With the line containing "[researcher-annotated camera trap]" as the start and the line containing "A: Bos taurus (domestic cow)." as the end, transcribe that span of the entries below exactly, including both.
Extracted information Block Start
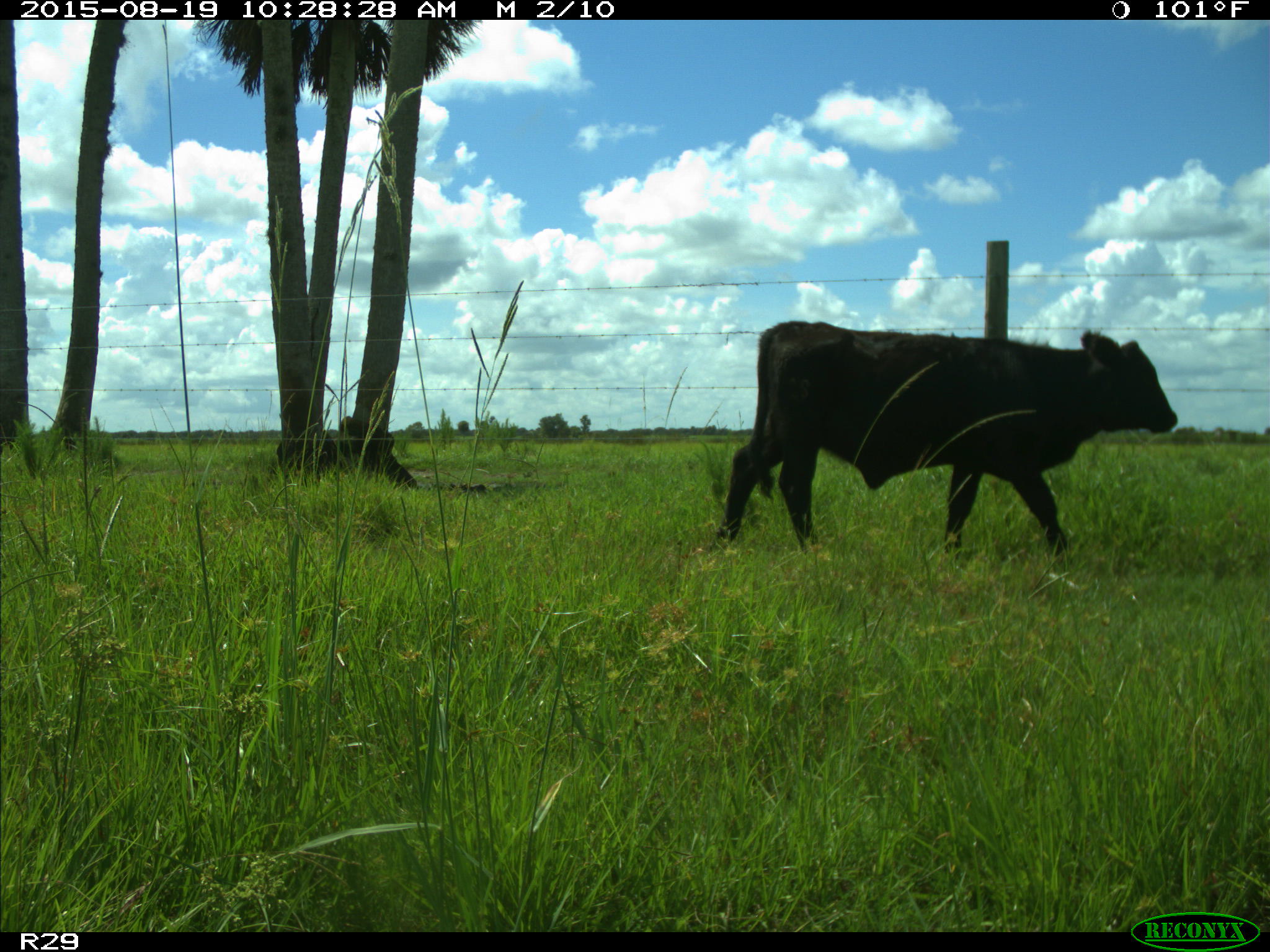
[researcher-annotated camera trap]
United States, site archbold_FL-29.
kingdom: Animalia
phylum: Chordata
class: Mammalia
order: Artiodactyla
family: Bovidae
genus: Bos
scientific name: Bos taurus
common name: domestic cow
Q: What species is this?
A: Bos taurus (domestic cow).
Extracted information Block End
Extracted information Block Start
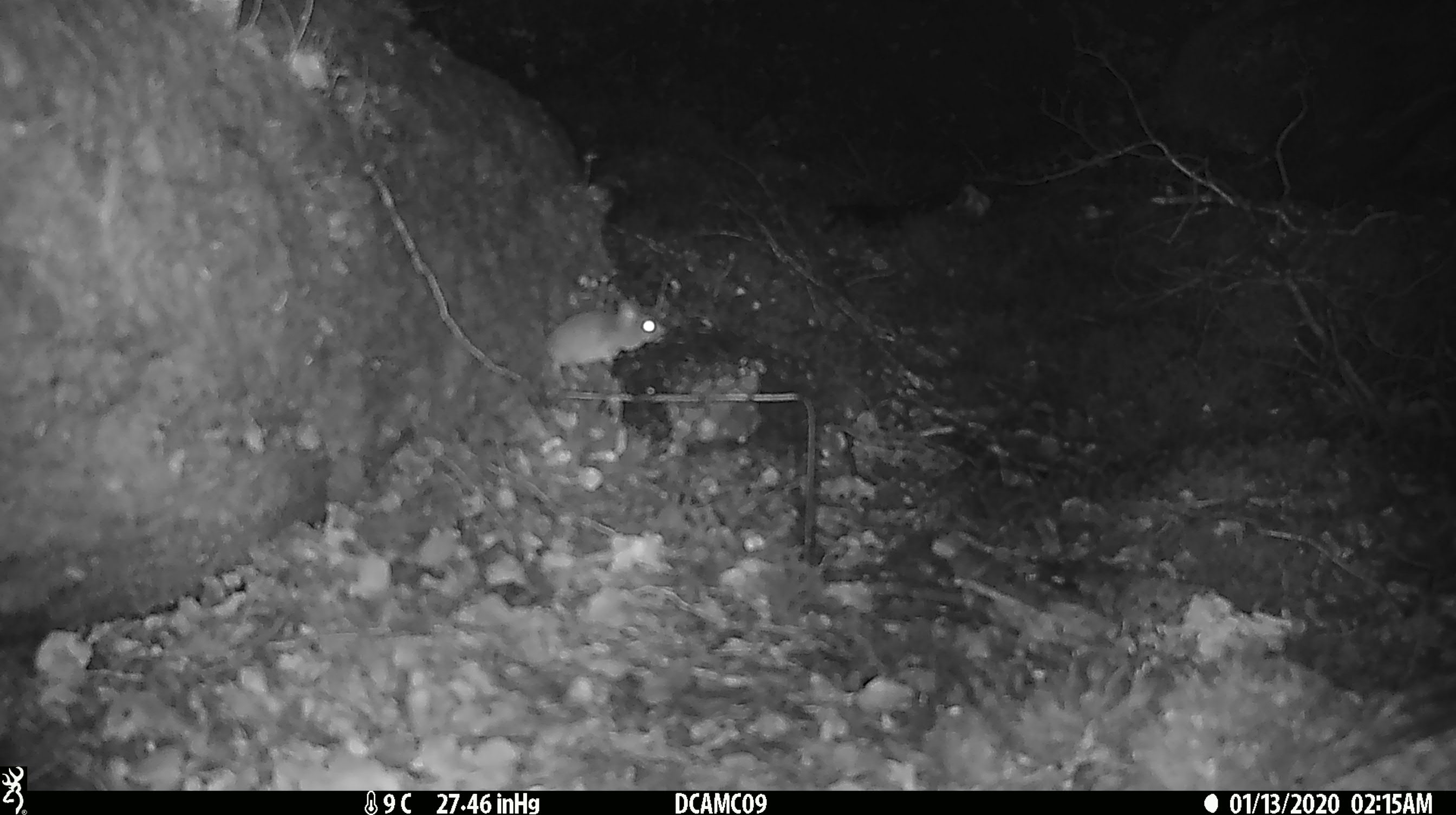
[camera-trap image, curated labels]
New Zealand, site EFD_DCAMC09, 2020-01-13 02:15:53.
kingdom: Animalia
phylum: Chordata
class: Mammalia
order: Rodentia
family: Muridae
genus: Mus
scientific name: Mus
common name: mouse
Extracted information Block End
(Your response):
[researcher-annotated camera trap]
United States, site archbold_FL-29.
kingdom: Animalia
phylum: Chordata
class: Mammalia
order: Artiodactyla
family: Bovidae
genus: Bos
scientific name: Bos taurus
common name: domestic cow
Q: What species is this?
A: Bos taurus (domestic cow).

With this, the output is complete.